Please select every line in the data below that contains the word "does" and copy each one out in full. Matching is case-sensitive.

= = = = =

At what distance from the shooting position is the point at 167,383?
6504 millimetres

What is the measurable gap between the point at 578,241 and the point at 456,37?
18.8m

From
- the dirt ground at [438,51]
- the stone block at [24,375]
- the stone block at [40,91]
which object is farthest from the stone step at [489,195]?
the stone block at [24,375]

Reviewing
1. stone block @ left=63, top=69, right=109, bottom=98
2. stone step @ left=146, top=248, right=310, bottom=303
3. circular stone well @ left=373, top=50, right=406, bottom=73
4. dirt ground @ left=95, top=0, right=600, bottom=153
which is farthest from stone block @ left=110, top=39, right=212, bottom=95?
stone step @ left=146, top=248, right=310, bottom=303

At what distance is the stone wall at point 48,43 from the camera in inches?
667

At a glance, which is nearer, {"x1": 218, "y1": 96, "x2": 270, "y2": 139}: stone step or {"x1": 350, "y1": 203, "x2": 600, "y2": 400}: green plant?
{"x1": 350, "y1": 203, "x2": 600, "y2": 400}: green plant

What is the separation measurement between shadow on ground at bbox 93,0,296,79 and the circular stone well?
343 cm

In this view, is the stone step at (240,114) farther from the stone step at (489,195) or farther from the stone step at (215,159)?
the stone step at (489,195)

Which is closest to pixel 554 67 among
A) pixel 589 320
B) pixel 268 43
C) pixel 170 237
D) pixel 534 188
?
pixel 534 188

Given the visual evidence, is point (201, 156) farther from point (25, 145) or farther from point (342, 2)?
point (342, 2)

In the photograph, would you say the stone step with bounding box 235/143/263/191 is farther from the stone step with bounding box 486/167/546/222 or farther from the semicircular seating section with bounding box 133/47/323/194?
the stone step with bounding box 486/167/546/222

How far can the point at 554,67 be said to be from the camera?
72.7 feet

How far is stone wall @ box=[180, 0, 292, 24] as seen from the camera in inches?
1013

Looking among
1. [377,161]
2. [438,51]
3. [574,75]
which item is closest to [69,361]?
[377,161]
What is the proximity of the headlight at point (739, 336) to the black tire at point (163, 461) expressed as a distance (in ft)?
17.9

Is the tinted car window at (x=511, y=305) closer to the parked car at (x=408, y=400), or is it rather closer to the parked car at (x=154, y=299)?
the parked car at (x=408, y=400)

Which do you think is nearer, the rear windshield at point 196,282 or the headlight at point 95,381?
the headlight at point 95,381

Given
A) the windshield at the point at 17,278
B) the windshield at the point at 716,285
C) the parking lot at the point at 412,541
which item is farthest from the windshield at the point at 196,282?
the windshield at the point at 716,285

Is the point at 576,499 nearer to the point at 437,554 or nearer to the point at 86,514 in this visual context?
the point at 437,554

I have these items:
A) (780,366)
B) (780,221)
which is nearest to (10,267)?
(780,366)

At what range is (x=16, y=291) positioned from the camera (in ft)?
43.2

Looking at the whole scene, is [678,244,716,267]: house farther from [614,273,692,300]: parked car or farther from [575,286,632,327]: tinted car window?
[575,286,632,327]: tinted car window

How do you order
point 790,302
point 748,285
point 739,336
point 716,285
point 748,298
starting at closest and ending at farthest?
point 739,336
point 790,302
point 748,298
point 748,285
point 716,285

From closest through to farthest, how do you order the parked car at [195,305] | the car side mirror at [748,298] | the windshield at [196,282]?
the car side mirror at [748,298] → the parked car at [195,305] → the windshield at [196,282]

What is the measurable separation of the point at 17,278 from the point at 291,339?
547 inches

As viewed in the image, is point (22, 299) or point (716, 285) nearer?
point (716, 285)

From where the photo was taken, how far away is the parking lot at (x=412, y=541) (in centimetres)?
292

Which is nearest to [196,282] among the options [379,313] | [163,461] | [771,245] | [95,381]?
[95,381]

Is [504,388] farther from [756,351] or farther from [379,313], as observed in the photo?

= = = = =

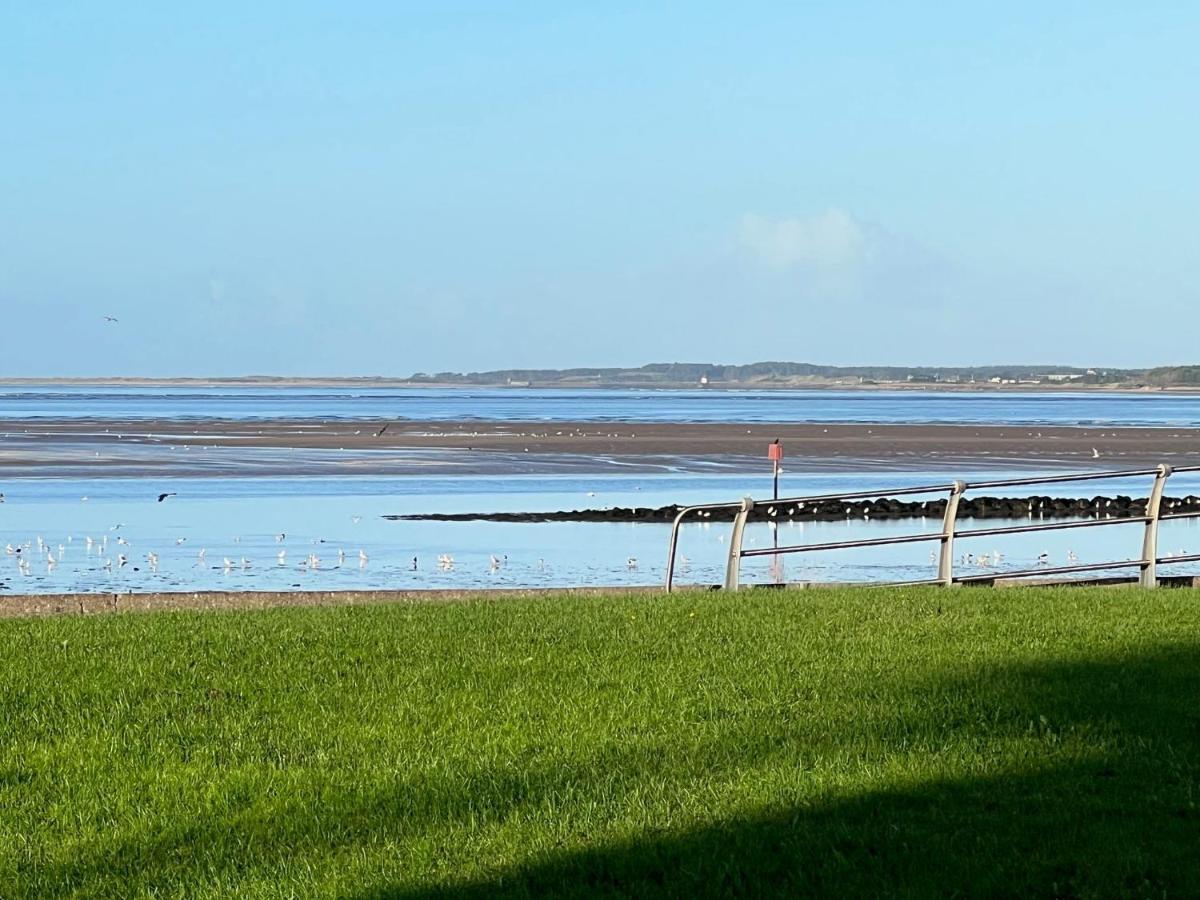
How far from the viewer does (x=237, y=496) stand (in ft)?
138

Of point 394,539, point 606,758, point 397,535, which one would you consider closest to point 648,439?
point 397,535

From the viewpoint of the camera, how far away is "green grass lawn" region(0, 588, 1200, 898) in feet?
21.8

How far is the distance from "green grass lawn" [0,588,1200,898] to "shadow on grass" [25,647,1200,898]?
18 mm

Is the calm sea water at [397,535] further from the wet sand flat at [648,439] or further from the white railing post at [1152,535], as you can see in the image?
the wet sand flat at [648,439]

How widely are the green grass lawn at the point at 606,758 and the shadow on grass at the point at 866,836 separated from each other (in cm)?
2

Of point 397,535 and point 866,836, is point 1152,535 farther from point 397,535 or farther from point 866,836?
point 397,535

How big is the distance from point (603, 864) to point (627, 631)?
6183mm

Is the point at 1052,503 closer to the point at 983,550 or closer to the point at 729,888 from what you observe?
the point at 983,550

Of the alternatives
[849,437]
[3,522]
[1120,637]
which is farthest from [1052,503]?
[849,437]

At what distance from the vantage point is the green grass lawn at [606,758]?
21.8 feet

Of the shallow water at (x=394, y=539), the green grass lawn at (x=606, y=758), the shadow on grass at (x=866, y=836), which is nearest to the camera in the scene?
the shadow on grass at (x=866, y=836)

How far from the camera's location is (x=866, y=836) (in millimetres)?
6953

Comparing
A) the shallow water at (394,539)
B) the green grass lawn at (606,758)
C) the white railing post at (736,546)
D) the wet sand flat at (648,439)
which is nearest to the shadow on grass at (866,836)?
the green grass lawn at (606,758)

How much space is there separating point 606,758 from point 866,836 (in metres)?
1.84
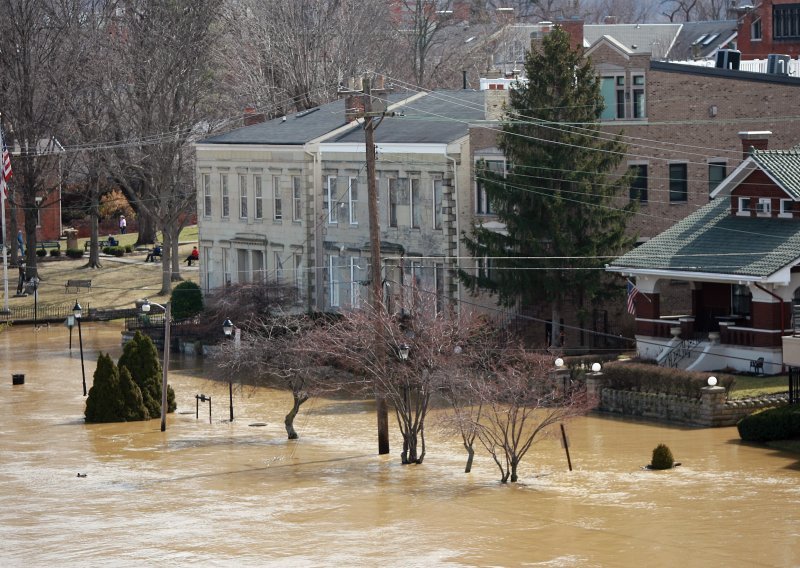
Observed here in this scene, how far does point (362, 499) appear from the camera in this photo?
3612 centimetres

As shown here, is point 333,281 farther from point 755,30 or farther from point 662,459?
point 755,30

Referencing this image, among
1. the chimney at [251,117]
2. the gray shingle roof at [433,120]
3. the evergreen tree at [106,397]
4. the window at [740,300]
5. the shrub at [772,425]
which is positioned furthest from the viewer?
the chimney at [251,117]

= = = = =

# EXERCISE OUTPUT
How far from the viewer does (x=237, y=496) stand (in ft)?
Observed here in this scene, how far does point (362, 499) appear from the camera in this photo?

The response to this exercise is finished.